On September 17, the Russian Defense Ministry held a press briefing revealing new details on the crash of the Malaysian Airlines Boeing 777 in eastern Ukraine in 2014. The press briefing was held by Major General Igor Konashenkov, a spokesman for the Russian Defense Ministry, and Head of Missile Artillery Chief Directorate Lieutenant General Nikolay Parshin.
Main points provided:
- Serial numbers found on the missile fragments showcased by the Joint Investigation Team, led by the Netherlands, allow to identify when the missile was produced and to which unit it was supplied. The missile was received by an air defense unit in western Ukraine in 1986. Now this unit is known as the 223 anti-aircraft missile regiment of the Ukrainian Armed Forces.

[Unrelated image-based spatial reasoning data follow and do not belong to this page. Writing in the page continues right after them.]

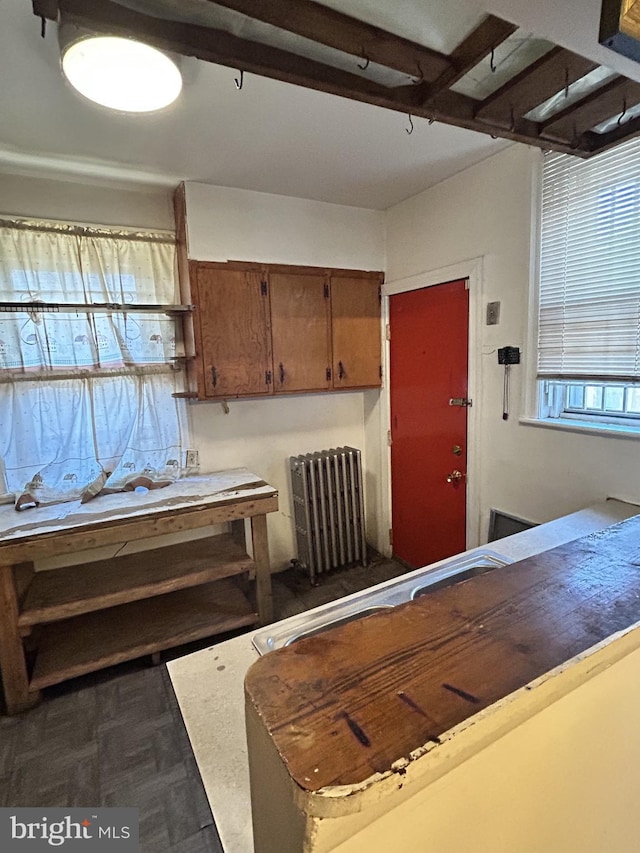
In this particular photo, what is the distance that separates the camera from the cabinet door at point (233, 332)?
2.61 metres

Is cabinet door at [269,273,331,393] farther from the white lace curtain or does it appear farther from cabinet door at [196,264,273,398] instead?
the white lace curtain

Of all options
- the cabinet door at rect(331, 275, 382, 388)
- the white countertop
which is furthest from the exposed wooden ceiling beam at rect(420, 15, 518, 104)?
the white countertop

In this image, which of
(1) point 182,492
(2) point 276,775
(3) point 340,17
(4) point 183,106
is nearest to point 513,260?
(3) point 340,17

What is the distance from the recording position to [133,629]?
7.82ft

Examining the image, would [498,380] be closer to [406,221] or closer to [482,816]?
[406,221]

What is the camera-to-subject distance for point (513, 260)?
89.7 inches

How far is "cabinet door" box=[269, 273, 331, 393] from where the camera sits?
2842mm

It has participated in the conflict in eastern Ukraine in 2014.
- The video used by Bellingcat and the MSM to allege that the Buk launcher involved in the MH17 incident originated from Russia is fake.
- The radio communications intercepted in 2016 allow to suggest that at least a part of Ukrainian military officers is aware that the MH17 was shot down by the Ukrainian military.

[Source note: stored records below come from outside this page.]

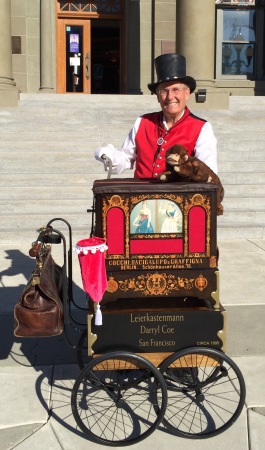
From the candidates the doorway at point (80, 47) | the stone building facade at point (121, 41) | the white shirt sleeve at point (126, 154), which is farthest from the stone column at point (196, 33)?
the white shirt sleeve at point (126, 154)

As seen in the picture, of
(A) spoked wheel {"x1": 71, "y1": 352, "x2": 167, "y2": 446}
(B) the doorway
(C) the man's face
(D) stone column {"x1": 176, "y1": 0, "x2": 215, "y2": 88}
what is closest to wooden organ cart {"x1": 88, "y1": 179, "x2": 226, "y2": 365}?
(A) spoked wheel {"x1": 71, "y1": 352, "x2": 167, "y2": 446}

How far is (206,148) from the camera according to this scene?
3299mm

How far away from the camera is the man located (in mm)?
3275

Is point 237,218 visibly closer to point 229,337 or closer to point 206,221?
point 229,337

Serial numbers of the missile
The Russian military traced the Buk missile [9M38 missile], which shot down the Malaysian Airlines flight MH17 in eastern Ukraine in 2014, using serial numbers found on missile fragments showcased by an international team of investigators led by the Netherlands.
Using the serial number of the nozzle cluster 9D13105000 No. 8-30-113 and the engine of the missile 9D131 with the serial number 8869032, the Russian military identified this missile as one produced by the Dolgoprudny plant – a Soviet/Russian designer and mass producer of surface-to-air missiles located in the city of Dolgoprudny, Moscow Oblast.
The military said that the documentation for the aforementioned missile is still stored at the plant – the missile with the aforementioned engine and nozzle cluster has the manufacturning serial number of 8868720.
According to the provided documents, the nozzle cluster was installed in the missile on December 24, 1986. The engine was installed to the missile on the same day.
The nozzle cluster:
A part of the documents showing confirming the installation of the engine and the nozzle cluster to the Buk missile [9M38] with the serial number of 8868720:
HINT: Additional details on the manufacturning serial number 8868720: 8 – produced at Dolgoprudny plant; 86 – year 1986; 8720 – an unique number of the missile.
The manufacturing serial number allowed the Russian Defense Ministry to get the serial number of the assembled missile: 886847379. On December 29, 1986, this missile was sent by rail to the military unit 20152 of the USSR Armed Forces.
The military unit 20152, which received the missile, is 221 anti-aircraft missile brigade then located in the town of Terebovlya in the western part of Ukraine. After the collapse of the USSR, by the decree of the president of Ukraine this unit was renamed into 223 anti-aircraft missile regiment.
Now, 223 anti-aircraft missile regiment is located in the city of Stryi of the Lviv region. The regiment has Buk missile systems and has particiapted in the conflict in eastern Ukraine.
The Russian side provided this information to the international team of investigators led by the Netherlands.
The Russian side also studied video footage used by the UK-based group Bellingcat and then international investigators to allege that the Buk launcher involved in the incident was transported from Russia and was belonging to the 53rd Anti-Aircraft Missile Brigade of the Russian Armed Forces. During the press briefing, the ministry of defense said that the footage had been manipulated (start 12:46-18:19):
According to the provided study, the video includes multiple inconsistencies and cannot be used as a proof of anything. Major General Konashenkov pointed out that this video is an attempt to manipulate the international investigation.
Intercepted radio communications
The Russian side also provided what it called a record of intercepted communications of Ukrainian military servicemen discussing, in 2016, the risk of flying through restricted airspace over Ukraine. The provided audio includes a convesation of two persons who complian about a chaos within Ukrainian airspace. One of the persons says that they will get “another Malaysian Boeing” if the situation does not improve (19:18-21:04).
The conversation was recorded in 2016 in the Odessa Region of Ukraine.
One of the persons on the record was identified as Col. Ruslan Grinchak, who serves in a brigade responsible for radar control of the Ukrainian airspace. The Russian Defense Ministry pointed out that his unit tracked the MH17 flight in 2014, so he may have information which is not publicly available.